Some uses for the Web VP application
Apart from simplifying texts, here are two useful things you or your students can do with Web VP and related programs:
Analyse your learners’ texts
This is what Web VP was written for, after all; and it can be an especially useful way for students to find out what level and kinds of vocabulary they need to focus on for English language exams (there are plenty of websites where you can see exam reading and listening texts – here’s a Google search for IELTS reading texts, and here’s another for FCE listening transcripts, for example).
One problem with using Web VP v.3 to check the vocabulary range needed to understand exam texts is that it only has four frequency bands: K1 and K2 (from the GSL); words from the Academic Word List; and lower-frequency words. You or your students may prefer to use the Web VP BNC-20 application, which analyses and colour-codes texts according to a 20-band frequency list from the British National Corpus (note, Web VP BNC-20 doesn’t include the Academic Words List). You can access the BNC-20k word lists here.
If your students submit digital versions of first or final drafts of their written work, you or they can copy and paste these into Web VPs v.3 or BNC-20 to see the level of their written production. The more advanced the student’s English lexicon, the greater the number of words outside the K1 and K2 ranges, or outside the first 2,000 most frequent words of the BNC-20 list.

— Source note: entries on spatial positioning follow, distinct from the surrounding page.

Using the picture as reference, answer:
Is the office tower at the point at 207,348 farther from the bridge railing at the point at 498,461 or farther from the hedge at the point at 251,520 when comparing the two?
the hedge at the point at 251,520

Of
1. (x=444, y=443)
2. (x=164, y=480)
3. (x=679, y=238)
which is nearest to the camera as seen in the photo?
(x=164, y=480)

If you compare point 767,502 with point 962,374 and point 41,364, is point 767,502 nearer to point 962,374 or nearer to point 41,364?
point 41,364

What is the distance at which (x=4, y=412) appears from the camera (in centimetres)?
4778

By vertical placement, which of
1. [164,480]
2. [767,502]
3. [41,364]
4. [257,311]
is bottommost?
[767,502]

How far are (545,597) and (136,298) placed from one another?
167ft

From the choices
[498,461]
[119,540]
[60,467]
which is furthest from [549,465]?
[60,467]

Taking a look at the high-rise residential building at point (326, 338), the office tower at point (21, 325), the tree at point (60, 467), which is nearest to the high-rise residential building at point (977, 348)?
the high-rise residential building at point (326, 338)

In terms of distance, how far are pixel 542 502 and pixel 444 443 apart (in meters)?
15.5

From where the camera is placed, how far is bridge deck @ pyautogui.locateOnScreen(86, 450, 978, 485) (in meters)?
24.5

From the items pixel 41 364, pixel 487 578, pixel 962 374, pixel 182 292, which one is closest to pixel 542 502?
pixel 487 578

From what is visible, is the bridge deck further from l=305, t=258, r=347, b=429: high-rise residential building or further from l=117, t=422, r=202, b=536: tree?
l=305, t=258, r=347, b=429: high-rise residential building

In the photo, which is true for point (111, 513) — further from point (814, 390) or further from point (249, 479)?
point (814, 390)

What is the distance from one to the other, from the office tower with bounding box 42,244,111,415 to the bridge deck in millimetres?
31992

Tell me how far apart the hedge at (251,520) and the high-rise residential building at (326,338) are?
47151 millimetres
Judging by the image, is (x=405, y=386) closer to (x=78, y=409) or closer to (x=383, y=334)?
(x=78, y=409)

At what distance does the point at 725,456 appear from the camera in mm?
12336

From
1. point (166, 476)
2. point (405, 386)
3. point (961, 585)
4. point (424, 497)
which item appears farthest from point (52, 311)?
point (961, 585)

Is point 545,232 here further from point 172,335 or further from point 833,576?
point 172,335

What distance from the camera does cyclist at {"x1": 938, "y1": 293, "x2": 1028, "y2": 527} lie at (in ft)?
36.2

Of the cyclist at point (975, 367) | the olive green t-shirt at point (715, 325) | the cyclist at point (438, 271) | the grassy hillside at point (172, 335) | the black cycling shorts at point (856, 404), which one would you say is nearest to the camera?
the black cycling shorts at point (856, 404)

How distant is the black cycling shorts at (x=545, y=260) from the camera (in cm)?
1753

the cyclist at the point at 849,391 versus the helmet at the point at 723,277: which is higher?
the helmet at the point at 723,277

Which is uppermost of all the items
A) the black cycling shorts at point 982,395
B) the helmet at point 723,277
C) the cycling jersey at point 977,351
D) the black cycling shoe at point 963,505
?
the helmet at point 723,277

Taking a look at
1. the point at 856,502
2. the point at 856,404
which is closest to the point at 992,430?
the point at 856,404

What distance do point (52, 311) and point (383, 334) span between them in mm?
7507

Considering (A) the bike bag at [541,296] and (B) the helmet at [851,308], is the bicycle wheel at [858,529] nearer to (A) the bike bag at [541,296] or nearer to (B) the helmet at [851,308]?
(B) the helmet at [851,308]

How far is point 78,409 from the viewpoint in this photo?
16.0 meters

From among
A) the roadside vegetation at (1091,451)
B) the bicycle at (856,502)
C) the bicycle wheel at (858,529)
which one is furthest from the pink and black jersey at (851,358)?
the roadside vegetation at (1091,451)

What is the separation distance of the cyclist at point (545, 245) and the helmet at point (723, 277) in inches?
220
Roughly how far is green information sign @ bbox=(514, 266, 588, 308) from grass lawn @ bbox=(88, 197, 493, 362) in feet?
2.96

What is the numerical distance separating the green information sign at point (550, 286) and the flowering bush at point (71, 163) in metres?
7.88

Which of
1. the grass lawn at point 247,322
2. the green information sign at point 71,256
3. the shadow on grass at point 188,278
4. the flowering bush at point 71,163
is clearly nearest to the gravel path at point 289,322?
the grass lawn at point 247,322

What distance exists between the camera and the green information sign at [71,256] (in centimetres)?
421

An intermediate-level learner’s written work might have 15% of its different words (called “word types” or “types” in the Web VP programs) outside K1 and K2, for instance. Note that your students will need to submit texts of 300 words or more to get a statistically relevant result, however!
You or your students can check their work regularly over a longer period of time (say, 10 months) to chart their progress towards proficiency. Note, though, that this method generally records a slower progress than either the (receptive) Vocabulary Levels Test or the Productive Levels Test (Laufer and Paribakht: 1998, Laufer: 1998), and it will definitely record a slower progress than that measured in any regular progress tests you devise for your class, so don’t let your students get too disheartened if you use this approach, and don’t only use this one way of measuring vocabulary development!
Laufer, B The development of passive and active vocabulary in a second language: same or different? (Applied Linguistics vol.12, 1998, pp. 255-271)
Laufer, B and Paribakht, TS, Relationship between passive and active vocabularies: effects of language learning context (Language Learning vol. 48, 1998, pp. 365-391)
Nation, Paul and Gu, Peter Yongqi, Focus on Vocabulary (Sydney: Macquarie University Press, 2007).